Throughout the docs, we mostly rely on asyncio.gather for simplicity and developer experience, but it's also possible to stream batch rather than waiting for all to be processed before continuing the process!

`asyncio.gather` vs `asyncio.as_completed`

Before looking at how you can stream batches results, let's go through a quick reminder about the two main asyncio result collection methods.

asyncio.gather: Executes tasks concurrently and waits for the entire group to finish before returning. It preserves the original order of results, making it the most efficient choice when your next step requires the complete dataset.
asyncio.as_completed: Yields results in an iterable as they finish (fastest first).
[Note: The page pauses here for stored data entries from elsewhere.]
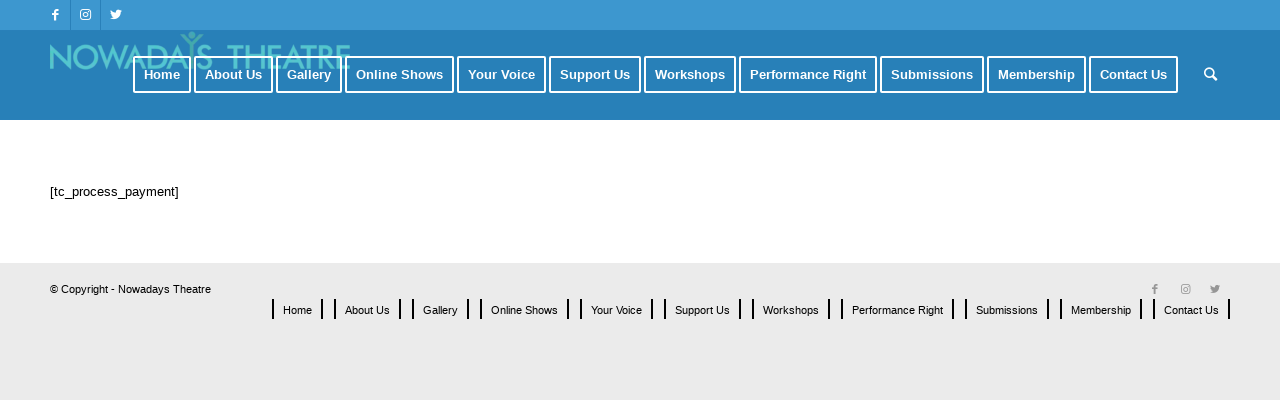

--- FILE ---
content_type: text/css
request_url: https://www.nowadaystheatre.org/wp-content/plugins/jp-students-result-system-premium/assets/css/frontend.css?ver=1.0.7
body_size: 57
content:
/*
	Style for frontend
*/

legend.jsrmsp-legend {
	background: #ccc;
    padding: 5px 10px;
    border: 1px solid #9e9e9e;
    box-sizing: border-box;
    display: table;
    max-width: 100%;
    white-space: normal;
}

fieldset.jsrmsp-fieldset {
	margin-bottom: 1em;
    display: block;
    background: #ddd;
    border: 1px solid #bbb;
    margin: 0 2px;
    padding: 0.35em 0.625em 0.75em;
}


table.jsrmsp-isf tbody tr td select {
	width: 100%;
}

table.jsrmsp-isf tbody tr td input {
	width: 100%;
}

--- FILE ---
content_type: application/x-javascript
request_url: https://www.nowadaystheatre.org/wp-content/plugins/jp-students-result-system-premium/assets/js/frontend.min.js?ver=1.0.7
body_size: 330
content:
// Get localized data from admin
var jsrmspFD = jsrmspFData;
jQuery(document).ready(function(){
	// Search Result
	jQuery('#result-form').submit(function(e){
		//Execute when submit
		e.preventDefault();
		
		//Add necessary veriable
		
		var exam_class = jQuery('#nonp-exam-class').val();
		var exam_year = jQuery('#nonp-exam-year').val();
		var exam_section = jQuery('#nonp-exam-section').val();
		var exam_group = jQuery('#nonp-exam-group').val();
		var exam_roll = jQuery('#nonp-exam-roll').val();
		var exam_reg = jQuery('#nonp-exam-reg').val();
		var student_name = jQuery('#nonp-student-name').val();
		var birthdate = jQuery('#nonp-birth-date').val();
		
		jQuery.ajax({
			type: 'POST',
			url:  jsrmspFD.ajaxUrl,
			data: {
				action: 'jsrmsp_student_result_view',
				examclass: exam_class,
				examyear: exam_year,
				examsection: exam_section,
				examgroup: exam_group,
				examroll: exam_roll,
				examreg: exam_reg,
				student_name: student_name,
				birthdate: birthdate,
			},
			
			// If Success it will be execute
			
			success: function(data){
				jQuery('.result-container').html(data);
				
			},
			
			// If error it will be execute
			
			error: function(XMLHttpRequest, textStatus, errorTrown){
				alert(errorTrown);
			},
			
			// Add loader
			
			beforeSend: function(){
				jQuery('.loader').show()
				jQuery('.result-container').html('');
			},
			complete: function(){
				jQuery('.loader').hide();
			}
  
		}); // End ajax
This reduces "time to first byte" by allowing you to process early successes immediately, though it introduces slight overhead by requiring a loop to handle results one by one.

How to stream batches

If you need to stream batches results as they are made available (for logging, tracking progress, saving intermediate results to db..), you can stream batches like so:

streaming_batches.py

import asyncio
import os

from dotenv import load_dotenv
from groq import AsyncGroq

from batchling import batchify

load_dotenv()


async def build_tasks() -> list:
    """Build an identical groq request for two models to create two batches."""
    client = AsyncGroq(api_key=os.getenv(key="GROQ_API_KEY"))
    models = ["llama-3.1-8b-instant", "openai/gpt-oss-20b"]
    question = "Tell me a short joke, one sentence max."
    return [
        client.chat.completions.create(
            model=model,
            messages=[
                {
                    "role": "user",
                    "content": question,
                }
            ],
        )
        for model in models
    ]


async def main() -> None:
    """Run the streaming batches example."""
    tasks = await build_tasks()
    processed_batches = 0
    for task in asyncio.as_completed(tasks):
        response = await task
        processed_batches += 1
        print(f"Processed batches: {processed_batches} / {len(tasks)}")
        print(f"{response.model} answer:\n{response.choices[0].message.content}\n")


async def run_with_batchify() -> None:
    """Run `main` inside `batchify` for direct script execution."""
    async with batchify(cache=False):
        await main()


if __name__ == "__main__":
    asyncio.run(run_with_batchify())

Output:

Processed batches: 1 / 2
llama-3.1-8b-instant answer:
A man walked into a library and asked the librarian, "Do you have any books on Pavlov's dogs and Schrödinger's cat?" The librarian replied, "It rings a bell, but I'm not sure if it's here or not."

Processed batches: 2 / 2
openai/gpt-oss-20b answer:
Why don't skeletons fight each other? They don't have the guts.